Material to process →
-- -- --

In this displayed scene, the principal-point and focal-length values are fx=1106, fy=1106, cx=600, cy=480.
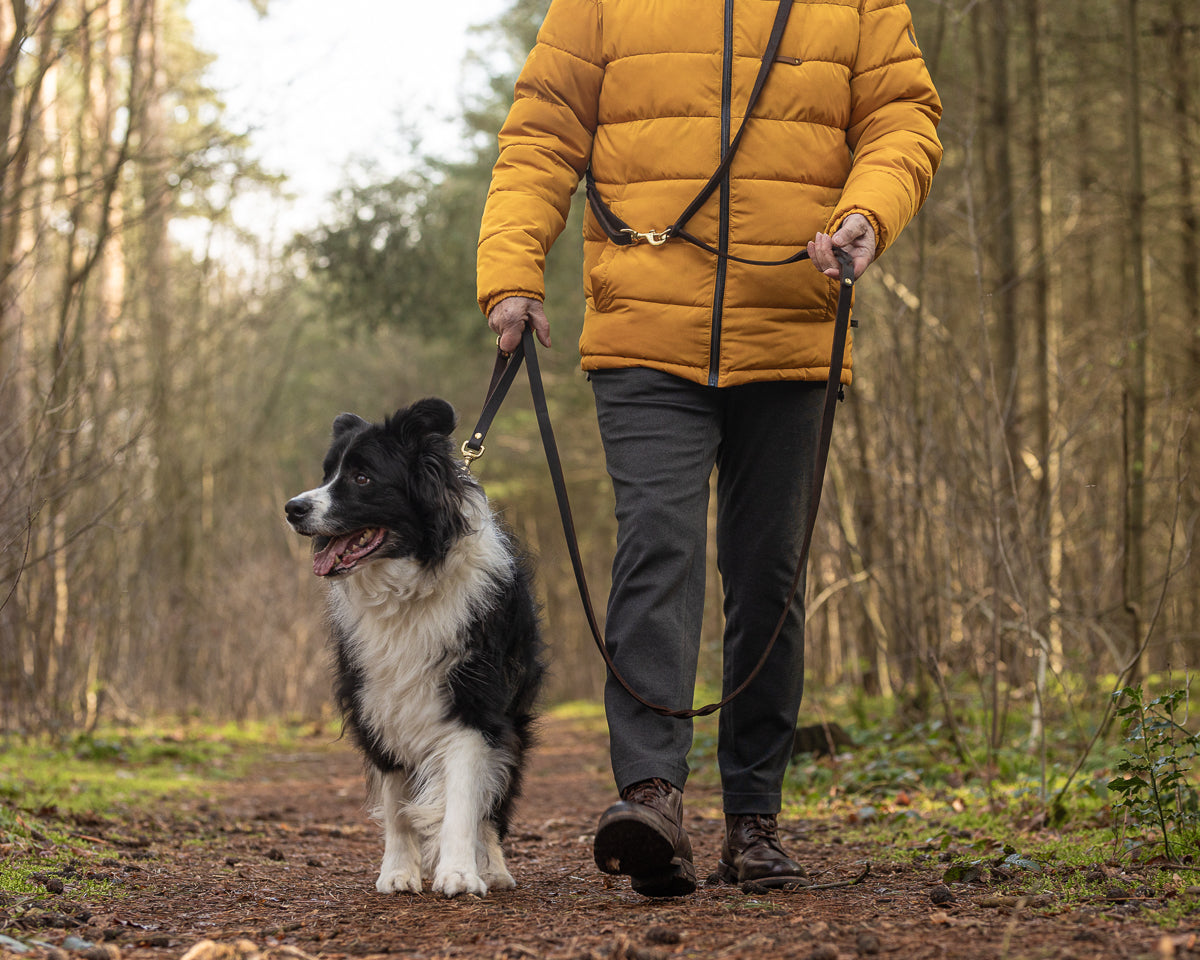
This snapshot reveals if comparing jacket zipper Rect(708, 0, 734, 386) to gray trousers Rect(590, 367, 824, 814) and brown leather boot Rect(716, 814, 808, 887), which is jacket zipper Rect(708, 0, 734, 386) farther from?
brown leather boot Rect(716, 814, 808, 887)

-- -- --

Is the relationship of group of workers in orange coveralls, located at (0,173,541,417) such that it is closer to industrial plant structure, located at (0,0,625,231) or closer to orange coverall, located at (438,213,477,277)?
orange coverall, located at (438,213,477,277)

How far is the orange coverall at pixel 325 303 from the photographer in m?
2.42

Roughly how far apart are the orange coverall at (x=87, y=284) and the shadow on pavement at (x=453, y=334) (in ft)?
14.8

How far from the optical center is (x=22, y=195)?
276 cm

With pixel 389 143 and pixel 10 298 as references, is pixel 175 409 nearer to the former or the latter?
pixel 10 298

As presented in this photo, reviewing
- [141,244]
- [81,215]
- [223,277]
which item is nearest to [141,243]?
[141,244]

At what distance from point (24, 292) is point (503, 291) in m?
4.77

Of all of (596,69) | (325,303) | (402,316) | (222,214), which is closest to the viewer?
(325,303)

-- -- --

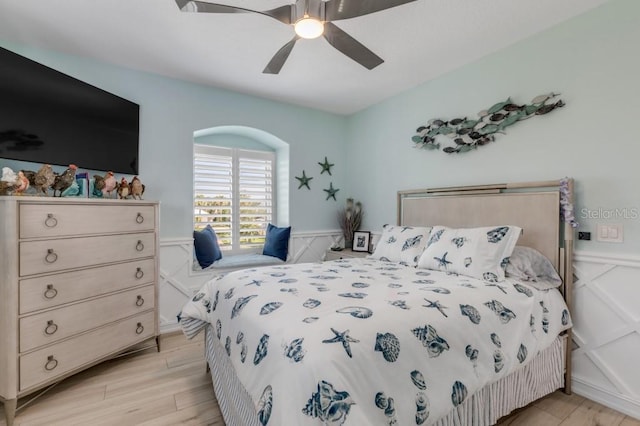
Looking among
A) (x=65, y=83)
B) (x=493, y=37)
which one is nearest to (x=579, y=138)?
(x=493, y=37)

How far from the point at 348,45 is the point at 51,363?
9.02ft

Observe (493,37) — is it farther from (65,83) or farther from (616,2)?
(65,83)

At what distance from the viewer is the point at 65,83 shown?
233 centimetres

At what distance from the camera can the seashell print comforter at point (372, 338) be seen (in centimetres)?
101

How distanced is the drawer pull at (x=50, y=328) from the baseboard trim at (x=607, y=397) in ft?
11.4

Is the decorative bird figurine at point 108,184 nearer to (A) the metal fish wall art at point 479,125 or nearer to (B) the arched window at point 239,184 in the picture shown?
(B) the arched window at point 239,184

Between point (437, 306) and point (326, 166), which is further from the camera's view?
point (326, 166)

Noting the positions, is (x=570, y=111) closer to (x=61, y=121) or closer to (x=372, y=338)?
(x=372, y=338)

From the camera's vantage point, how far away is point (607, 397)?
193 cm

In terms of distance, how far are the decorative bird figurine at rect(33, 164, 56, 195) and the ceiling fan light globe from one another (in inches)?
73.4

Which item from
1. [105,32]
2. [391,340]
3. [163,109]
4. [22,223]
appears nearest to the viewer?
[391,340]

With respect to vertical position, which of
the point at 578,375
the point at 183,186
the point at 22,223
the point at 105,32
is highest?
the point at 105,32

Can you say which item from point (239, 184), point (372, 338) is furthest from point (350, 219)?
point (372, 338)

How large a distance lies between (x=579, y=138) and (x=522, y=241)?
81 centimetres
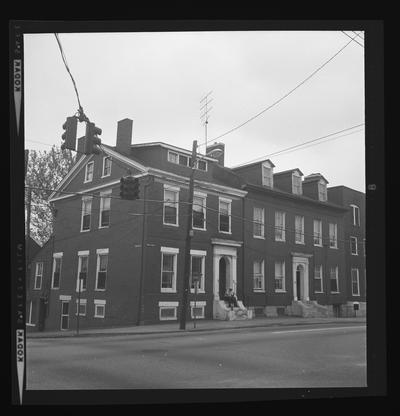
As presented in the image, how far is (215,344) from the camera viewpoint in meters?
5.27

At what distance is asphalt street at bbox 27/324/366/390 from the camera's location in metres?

-- -- --

Exercise directions → Reproduce the entries above, everything from the line containing "How large a" down to the line containing "At what distance is", both of those lines included. Leave the pictures out.

Correct response →
How large a distance lies between (x=579, y=138) and (x=522, y=241)?
81 centimetres
As presented in the image, how far is (215,344) from the camera viewpoint in meters?
5.27

At what distance is asphalt street at bbox 27/324/366/390 from the camera's location in metres?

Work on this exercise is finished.